Harris confirmed the presence of the endangered salamanders in the area, near the Dry Creek dam spillway, but still encouraged council members to not pull back the growth plans like they did last year.

“We will be working with the environmental authorities on how to mitigate [the salamander problem],” said Harris about the full project; he added that he didn’t know “what the mitigation will be.”

After a year, Clovis returns to its path to growth

In addition to the tiger salamander, the council members soothed their concerns about another type of local pest: affordable housing.

Despite the thousands of new homes that could be built in the area, Councilmember Drew Bessinger assured the council about the possibility of affordable housing being built there. He said that neighbors won’t have to “worry about high-density housing being placed in any of this area.”

“This is the correct way to go,” Councilmember Vong Mouanoutoua said about the single-family developments. “It is smart planning.”

The council’s proposed 1,000-acre development has been in the works since 2016, according to city documents.

The Clovis council members’ comments come as the city is involved in a lawsuit with Central California Legal Services over alleged discrimination against low-income people and people of color.
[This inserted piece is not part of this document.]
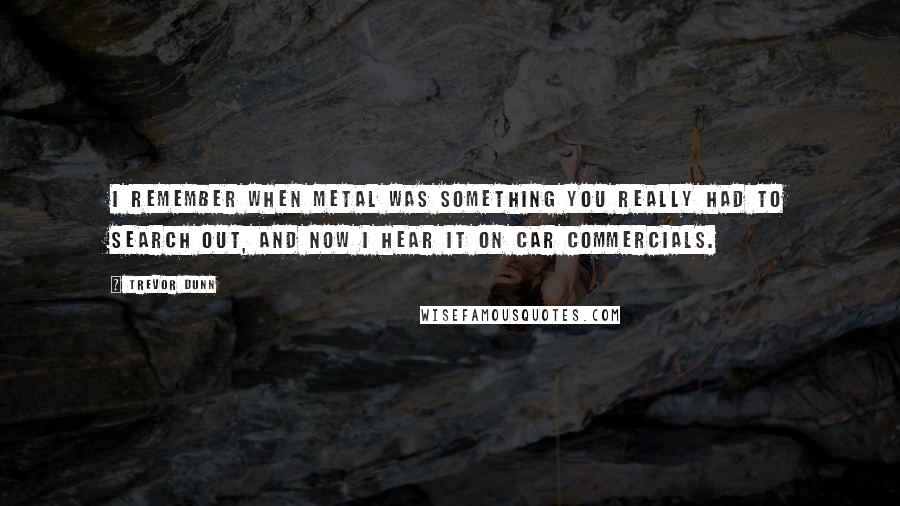Trevor Dunn quotes: I remember when metal was something you really had to search out, and now I hear it on car commercials.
The lawsuit alleges Clovis has not complied with state housing law requiring proper zoning for affordable housing in the city.

According to the lawsuit, then-Clovis Mayor Jose Flores allegedly said at a city council meeting in October 2018 that complying with state housing law would be a “burden” which would “lower the Clovis standard.” At the same meeting, Mouanoutoua had asked city staff if they could look into the strategies of “cities who do not comply (with Housing Element Law).”

At the Nov. 14, 2022 meeting, even as the council members showed their support for the new market-rate developments, Councilmember Lynne Ashbeck said she was not so sure that they made economic sense, because the public will have to subsidize the proposed high-end homes.

“The property tax doesn’t cover the cost of more houses,” she added. “[The city] doesn’t make money on this at all.” Per city documents, the city will have to study the fiscal impact of the developments, if they are annexed into Clovis later on. The property-tax sharing agreement between Clovis and Fresno County will also need to be renegotiated.

Still, Ashbeck’s belief that the developments were a net drain on the city did not dissuade her from supporting the project. Bessinger, who also voted for the Wilson development to go forward, was primarily funded this campaign season by the region’s top real estate developers, including Wilson Homes.

With the De Novo contract, the council gave its approval to start a 12- to 16-month environmental review process, which is needed to get permission from a local oversight agency to incorporate the plot of land into Clovis’ designated planning zone.

Such a study would allow the city to devote planning resources to the area in the future, including how best to displace the salamanders, as well as hook up water, sewer and roads to the yet-unbuilt developments later on.

For years, Clovis city leaders hoped for growth in the area. A multi-lane expansion on Shepherd Avenue near the proposed project, in the middle of farm fields, was already built as early as 2011, Google Maps show.

The area was slated to get a $33 million upgrade from the version of Measure C that voters rejected last month.

If Measure C had passed, Fresno County taxpayers would have paid for state-of-the-art high-speed internet hookups for the new high-end homes in the area.